When I say "gate keepers" I just mean I don't believe in automatic, unlimited, as much as you can carry drug prescribing. I believe in giving them what they want/need. I think it adds an extra layer of security to the stability of users. They know they can only go once/twice per day and that's it. They know any dope they could score would not compare in quality. With all of these considerations, the addict hopefully forgets the craving and continues treatment.

I've been in situations in my life where I had unlimited quantities of Morphine/Heroin. I always assumed that would be the best thing ever. When I was using 5g a day I just fel completely numb, emotionally, physically all of it. It wasn't fun or enjoyable. The only way I got my perceived benefits back from Morphine was by lowering the dose to no more than 2g Heroin at most. This is still a lot, I know.

If we're talking about peoples' long-term success, I think it would be good, at least in the beginning of treatment, to monitor and dispense the drugs carefully. Too little will lead to relapse, too much leads to the symptoms described above. There seems to be a goldilocks zone and it seems to be under 2g per day. After that, I just get more side-effects than anything.

I just think it would be really great to have someone work closely with the patient and balance the cravings and urge to use with their actual goals in life. In short, I just think there needs to be documentation. I believe Buprenorphine exploded due to people adjusting their own dosages to unnecessarily high levels. I don't want to see a similar situation occur with newly-legalized drugs.
Oh, so that means gate keeper? Fine thanks. I agree 100% that you will limit yourself, andy it happens naturally,, or happened to me at least. As you said you don't want to be forever numbed to retardation, you dont want to have a serious accident or disease that caughting you on 120 methadone, jeopardizing your pain relief chances and hoping for the doctors to give you half a gram of morphine 3× day....
 
Most people reach a level they are happy with but a minority will always just keep increasing the dose. Most drugs become toxic which limits them eventually - but at a level which is harmful. But opioids... I've heard of people reaching 1.5 or 2 grams of fentanyl a day.

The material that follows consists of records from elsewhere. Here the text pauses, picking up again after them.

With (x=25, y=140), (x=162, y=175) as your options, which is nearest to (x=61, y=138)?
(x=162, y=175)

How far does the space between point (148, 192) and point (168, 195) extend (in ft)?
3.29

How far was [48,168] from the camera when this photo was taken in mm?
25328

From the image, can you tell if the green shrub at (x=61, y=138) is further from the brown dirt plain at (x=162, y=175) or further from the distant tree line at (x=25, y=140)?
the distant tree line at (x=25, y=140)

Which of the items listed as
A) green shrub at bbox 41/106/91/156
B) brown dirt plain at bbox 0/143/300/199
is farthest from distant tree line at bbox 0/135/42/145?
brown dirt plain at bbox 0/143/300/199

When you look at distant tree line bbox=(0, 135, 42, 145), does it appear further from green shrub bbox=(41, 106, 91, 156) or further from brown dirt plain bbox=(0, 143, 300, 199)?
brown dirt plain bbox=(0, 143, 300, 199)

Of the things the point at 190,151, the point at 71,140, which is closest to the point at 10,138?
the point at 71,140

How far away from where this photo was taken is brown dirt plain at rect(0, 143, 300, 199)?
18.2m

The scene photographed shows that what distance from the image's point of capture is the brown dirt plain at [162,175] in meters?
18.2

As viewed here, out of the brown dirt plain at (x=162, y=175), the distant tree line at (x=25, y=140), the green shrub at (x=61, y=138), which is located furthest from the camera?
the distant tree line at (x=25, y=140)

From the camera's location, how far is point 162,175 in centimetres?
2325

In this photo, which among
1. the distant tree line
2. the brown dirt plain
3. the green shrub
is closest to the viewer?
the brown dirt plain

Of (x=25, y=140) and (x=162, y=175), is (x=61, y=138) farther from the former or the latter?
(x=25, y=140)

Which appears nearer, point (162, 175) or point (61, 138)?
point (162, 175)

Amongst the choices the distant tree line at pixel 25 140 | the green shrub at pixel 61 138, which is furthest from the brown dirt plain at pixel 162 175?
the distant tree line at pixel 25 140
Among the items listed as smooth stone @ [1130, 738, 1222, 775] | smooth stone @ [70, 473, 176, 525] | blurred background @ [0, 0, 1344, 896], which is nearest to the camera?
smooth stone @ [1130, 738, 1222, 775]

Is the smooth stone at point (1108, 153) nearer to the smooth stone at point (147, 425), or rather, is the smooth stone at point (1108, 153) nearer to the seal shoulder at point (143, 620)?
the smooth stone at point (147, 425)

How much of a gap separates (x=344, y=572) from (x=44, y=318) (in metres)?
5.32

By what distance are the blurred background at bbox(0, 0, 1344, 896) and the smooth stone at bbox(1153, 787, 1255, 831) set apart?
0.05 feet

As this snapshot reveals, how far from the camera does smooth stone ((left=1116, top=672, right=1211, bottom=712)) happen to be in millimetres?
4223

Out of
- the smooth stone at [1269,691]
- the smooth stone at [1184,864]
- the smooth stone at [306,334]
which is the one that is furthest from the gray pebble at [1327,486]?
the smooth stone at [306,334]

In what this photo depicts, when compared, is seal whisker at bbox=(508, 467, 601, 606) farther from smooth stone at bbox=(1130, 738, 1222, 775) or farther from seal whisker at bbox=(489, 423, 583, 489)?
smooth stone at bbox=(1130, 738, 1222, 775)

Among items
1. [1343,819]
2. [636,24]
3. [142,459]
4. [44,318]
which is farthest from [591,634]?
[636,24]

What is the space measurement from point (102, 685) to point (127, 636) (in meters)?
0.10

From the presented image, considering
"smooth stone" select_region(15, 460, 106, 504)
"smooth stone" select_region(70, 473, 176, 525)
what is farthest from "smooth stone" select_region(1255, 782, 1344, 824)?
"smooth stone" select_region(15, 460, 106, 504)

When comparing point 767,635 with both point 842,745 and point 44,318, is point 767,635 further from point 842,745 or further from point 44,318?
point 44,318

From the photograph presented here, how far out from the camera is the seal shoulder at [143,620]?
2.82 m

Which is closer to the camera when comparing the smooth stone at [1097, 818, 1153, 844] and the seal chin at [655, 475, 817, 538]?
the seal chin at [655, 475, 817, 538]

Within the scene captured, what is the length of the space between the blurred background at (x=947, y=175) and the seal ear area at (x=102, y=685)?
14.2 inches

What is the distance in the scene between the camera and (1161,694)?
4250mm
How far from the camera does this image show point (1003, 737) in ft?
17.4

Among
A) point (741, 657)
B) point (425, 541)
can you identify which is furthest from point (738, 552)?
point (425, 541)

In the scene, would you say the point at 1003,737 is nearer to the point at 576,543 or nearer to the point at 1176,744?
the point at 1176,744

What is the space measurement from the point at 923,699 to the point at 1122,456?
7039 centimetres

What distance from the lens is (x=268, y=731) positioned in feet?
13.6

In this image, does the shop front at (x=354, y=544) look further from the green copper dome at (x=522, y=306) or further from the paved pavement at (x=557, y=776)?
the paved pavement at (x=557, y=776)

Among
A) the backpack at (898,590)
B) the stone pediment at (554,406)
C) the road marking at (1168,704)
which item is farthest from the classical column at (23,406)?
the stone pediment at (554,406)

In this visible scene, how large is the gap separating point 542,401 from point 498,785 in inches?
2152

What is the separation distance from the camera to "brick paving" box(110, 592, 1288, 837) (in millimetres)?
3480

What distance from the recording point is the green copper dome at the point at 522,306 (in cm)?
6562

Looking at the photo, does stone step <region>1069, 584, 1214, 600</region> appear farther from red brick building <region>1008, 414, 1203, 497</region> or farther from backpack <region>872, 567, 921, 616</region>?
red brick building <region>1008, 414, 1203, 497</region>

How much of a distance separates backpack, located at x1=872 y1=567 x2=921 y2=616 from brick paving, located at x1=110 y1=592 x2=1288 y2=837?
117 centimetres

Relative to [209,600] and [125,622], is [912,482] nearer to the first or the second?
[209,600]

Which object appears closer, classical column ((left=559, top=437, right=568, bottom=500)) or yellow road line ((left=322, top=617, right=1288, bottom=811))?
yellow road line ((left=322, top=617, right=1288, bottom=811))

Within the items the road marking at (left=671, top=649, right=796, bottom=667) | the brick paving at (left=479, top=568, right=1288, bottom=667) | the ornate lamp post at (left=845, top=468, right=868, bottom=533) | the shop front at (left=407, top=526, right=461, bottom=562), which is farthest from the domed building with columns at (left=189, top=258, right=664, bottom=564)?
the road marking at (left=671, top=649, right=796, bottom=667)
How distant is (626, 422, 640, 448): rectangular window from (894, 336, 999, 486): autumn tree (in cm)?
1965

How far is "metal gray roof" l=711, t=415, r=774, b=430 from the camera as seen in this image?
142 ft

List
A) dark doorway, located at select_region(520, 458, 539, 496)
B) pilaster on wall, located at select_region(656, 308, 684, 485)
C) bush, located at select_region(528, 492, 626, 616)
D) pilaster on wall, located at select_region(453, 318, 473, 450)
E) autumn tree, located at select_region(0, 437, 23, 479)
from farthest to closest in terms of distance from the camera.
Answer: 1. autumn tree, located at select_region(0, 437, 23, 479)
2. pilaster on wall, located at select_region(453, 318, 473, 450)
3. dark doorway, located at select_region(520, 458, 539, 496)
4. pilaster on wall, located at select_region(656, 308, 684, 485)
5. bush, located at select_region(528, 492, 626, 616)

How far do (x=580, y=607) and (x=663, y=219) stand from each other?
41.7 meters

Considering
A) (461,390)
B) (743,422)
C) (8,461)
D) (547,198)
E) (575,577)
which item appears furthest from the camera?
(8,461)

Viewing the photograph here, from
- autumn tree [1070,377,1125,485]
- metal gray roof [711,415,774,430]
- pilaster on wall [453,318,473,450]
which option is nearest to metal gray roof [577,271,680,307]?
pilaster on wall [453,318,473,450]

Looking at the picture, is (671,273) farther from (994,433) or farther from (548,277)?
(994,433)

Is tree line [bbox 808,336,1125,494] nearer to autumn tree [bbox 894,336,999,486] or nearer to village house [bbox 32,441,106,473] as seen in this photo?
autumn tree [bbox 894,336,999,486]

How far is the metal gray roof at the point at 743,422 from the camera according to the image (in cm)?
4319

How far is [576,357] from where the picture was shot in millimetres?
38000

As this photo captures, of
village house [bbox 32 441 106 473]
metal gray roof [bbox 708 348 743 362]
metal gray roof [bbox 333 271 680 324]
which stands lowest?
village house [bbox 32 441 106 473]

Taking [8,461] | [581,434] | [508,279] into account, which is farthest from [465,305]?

I truly think someone's long term plan is to add a little carfentanil to the fentanyl (as happens now in some places) so that they can get people hooked in a manner that for all intents and purposes is a one way street.

Their ARE drugs one could use to substitute even carfentanil (at least at lower ranges) but they were discovered in the 1960s so are off-patent thus nobody will produce them (they are quite costly/complex to make). R-4066 is the best known, a methadone derivative. The chiral acetyl methadol is some x212 morphine and duration is 2-3 days. But it's not cardiotoxic AFAIK. BUT I imagine that would be a nightmare to reduce BUT possible.

Of course, maybe they aren't so Machiavellian- carfentanil is preferred for it's longer duration and of course, much more profitable.

But it's a bleak future either way. I truly think that the US and Canada are approaching this as the Japanese do. If you are an addict, you are worthless and society SHOULD shun you (in Japan this is the case). But sooner or later a rich and famous person will get hooked and their will be an outcry. The R-4066 derivatives are legal so someone with $$$ could have it made.
 
I take xanax and bupe every day. 16mg of bupe, which I still do enjoy the effect of, even 7 years later. So I totally don't agree with the almost consensus that it has no recreational value. Though I suppose its different for everyone.

Also xanax around 6mg or so, I'm working on getting that down. Used to be 8mg. I'll admit taking both of these two, plus all my vaping can leave me somewhat short of breath at times but I haven't died yet.

I've pretty much resigned myself to taking bupe for the rest of my life but I'm still pretty scared of lifelong benzo addiction... and do want to get off..... and you should too. It doesn't lead to anything good. Especially xanax of all benzos. Maybe your doc would be more relaxed with something like diazepam.

But geeze if you are that dead set on getting more xanax just buy some online. I bought a bag of 1000 bars like 3 years ago and still have plenty left. Probably didn't cost me much more than a few of your doctor appointments.